In 2011, Blumenfeld appeared in comedian Louis C.K.'s television series Louie, during the 10th episode of its second season, entitled "Halloween/Ellie". He played a writer hired to improve a movie script in the second half of the episode. Better With Popcorns George Prax said that he played "the 'unfunny' guy who actually ends up coming off as the funniest of all to the audience", and that Blumenfeld "should be guesting and starring in many more things". He also called Blumenfeld's first sitcom appearance a "clearly momentous occasion". Blumenfeld also had a part in I Just Want My Pants Back, an MTV show produced by Doug Liman.

He played Kumar Patel's friend Adrian in the 2011 stoner comedy film A Very Harold & Kumar 3D Christmas, alongside Thomas Lennon as Harold Lee's friend Todd. Reviews largely did not remark on his performance, although IGN's Eric Goldman said "there isn't much to the Todd and Adrian scenes", and Pajibas Daniel Carlson thought the scriptwriters treated the characters as "living props". T. J. Mulligan of Movies on Film commented that "anything Adrian says or does ... elicit[s] a slight chuckle at best". However, Robert Zak of WhatCulture! commended the film's "strong supporting cast", saying that Lennon and Blumenfeld "provid[ed] constant amusement".

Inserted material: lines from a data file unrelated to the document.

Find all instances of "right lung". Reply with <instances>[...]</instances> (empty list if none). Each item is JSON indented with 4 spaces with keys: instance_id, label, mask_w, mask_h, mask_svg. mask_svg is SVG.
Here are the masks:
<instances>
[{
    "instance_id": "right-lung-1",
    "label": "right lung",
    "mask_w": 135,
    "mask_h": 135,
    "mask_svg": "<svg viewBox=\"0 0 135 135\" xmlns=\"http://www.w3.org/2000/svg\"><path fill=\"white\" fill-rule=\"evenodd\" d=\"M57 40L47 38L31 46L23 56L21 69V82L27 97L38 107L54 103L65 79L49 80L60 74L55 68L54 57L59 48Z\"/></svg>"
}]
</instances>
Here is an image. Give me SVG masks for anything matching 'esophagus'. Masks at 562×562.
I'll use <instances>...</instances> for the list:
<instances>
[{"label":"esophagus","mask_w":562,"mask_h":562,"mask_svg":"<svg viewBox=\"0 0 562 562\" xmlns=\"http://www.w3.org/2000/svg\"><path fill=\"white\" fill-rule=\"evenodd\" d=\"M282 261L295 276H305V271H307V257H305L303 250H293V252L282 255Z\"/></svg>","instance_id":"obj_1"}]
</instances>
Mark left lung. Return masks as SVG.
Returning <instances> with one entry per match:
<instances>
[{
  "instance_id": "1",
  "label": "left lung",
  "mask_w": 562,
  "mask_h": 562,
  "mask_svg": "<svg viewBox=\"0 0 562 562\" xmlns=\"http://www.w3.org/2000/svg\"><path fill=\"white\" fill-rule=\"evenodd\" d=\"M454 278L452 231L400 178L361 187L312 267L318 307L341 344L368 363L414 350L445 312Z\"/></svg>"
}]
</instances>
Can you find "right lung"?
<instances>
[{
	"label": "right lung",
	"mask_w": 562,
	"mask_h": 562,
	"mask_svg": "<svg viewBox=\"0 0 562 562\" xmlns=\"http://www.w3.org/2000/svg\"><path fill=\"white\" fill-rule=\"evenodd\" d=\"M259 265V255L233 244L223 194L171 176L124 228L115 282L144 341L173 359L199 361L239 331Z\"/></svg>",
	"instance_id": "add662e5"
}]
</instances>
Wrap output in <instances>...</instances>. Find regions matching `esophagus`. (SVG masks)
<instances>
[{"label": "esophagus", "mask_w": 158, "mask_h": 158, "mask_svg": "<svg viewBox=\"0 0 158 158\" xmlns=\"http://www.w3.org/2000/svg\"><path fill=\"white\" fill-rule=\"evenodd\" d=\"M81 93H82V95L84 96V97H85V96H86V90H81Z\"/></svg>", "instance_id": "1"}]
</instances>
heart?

As a writer, Blumenfeld works freelance for ESPN The Magazine, and contributed to the ESPN Guide to Psycho Fan Behavior. He also has a section in Mental Floss called "The Curious Comedian".

==Influences==
Speaking about the role his education had in shaping his humor, Blumenfeld said: "I went to Jewish schools growing up and that's where my sense of humor was cultivated. Everybody was funny." Blumenfeld has said he is influenced by television programs that he watched while growing up, including The Simpsons, Seinfeld, and Saturday Night Live, which he says "taught me how to think ... absurdly ... creatively and originally about jokes that people were making" and make "jokes on jokes". He has cited Larry David as an influence, and also likes Louie and Curb Your Enthusiasm. Blumenfeld has compared the NBC series The Office and Parks and Recreation to Jake and Amir, saying they "have these office workplace dynamics and the situations are funny and the characters are very funny".

==Filmography==

===Film===

Amir Blumenfeld's film appearances
| Year | Title | Role | Notes |
|---|---|---|---|
| 2009 | The Old Man and the Seymour | Lewis Plunkett | Short film |
| 2011 | A Very Harold & Kumar 3D Christmas | Adrian |  |

===Television===

Amir Blumenfeld's television appearances
| Year | Title | Role | Notes |
|---|---|---|---|
| 2009 | The CollegeHumor Show | Amir |  |
| 2010–2012 | Pranked | Co-host |  |
| 2011 | Louie | Young nervous writer | Episode "Halloween/Ellie" |
| 2012 | I Just Want My Pants Back | Hipster guy | Episode "Never Trust a Moonblower" |
| 2012, 2013 | Money from Strangers |  | With Jake Hurwitz; 2 episodes |
| 2018 | Adam Ruins Everything | Tevin | Episode "Adam Ruins Flying" |
| 2018 | Bobcat Goldthwait's Misfits & Monsters | Leo | Episode: "The Buzzkill" |

===Online video===

Amir Blumenfeld's online video appearances
| Year | Title | Role | Notes |
|---|---|---|---|
| 2007–present | Jake and Amir | Amir | Writer and editor |
| 2007–2015 | Hardly Working | Amir | Writer |
| 2010–2015 | CollegeHumor Originals | Various |  |
| 2010 | Very Mary-Kate | Woody Allen | 2 episodes |
| 2016–2019 | Lonely and Horny | Ruby Jade | Writer and actor |

==Bibliography==
- The writers of CollegeHumor.com (2006). "The CollegeHumor Guide to College: Selling Kidneys for Beer Money, Sleeping with Your Professors, Majoring in Communications, and Other Really Good Ideas"
- Blumenfeld, Amir (2007). "ESPN Guide to Psycho Fan Behavior"
- Blumenfeld, Amir (2008). "Faking It: How to Seem Like a Better Person Without Actually Improving Yourself"
- The writers of CollegeHumor.com (2011). "CollegeHumor: The Website. The Book."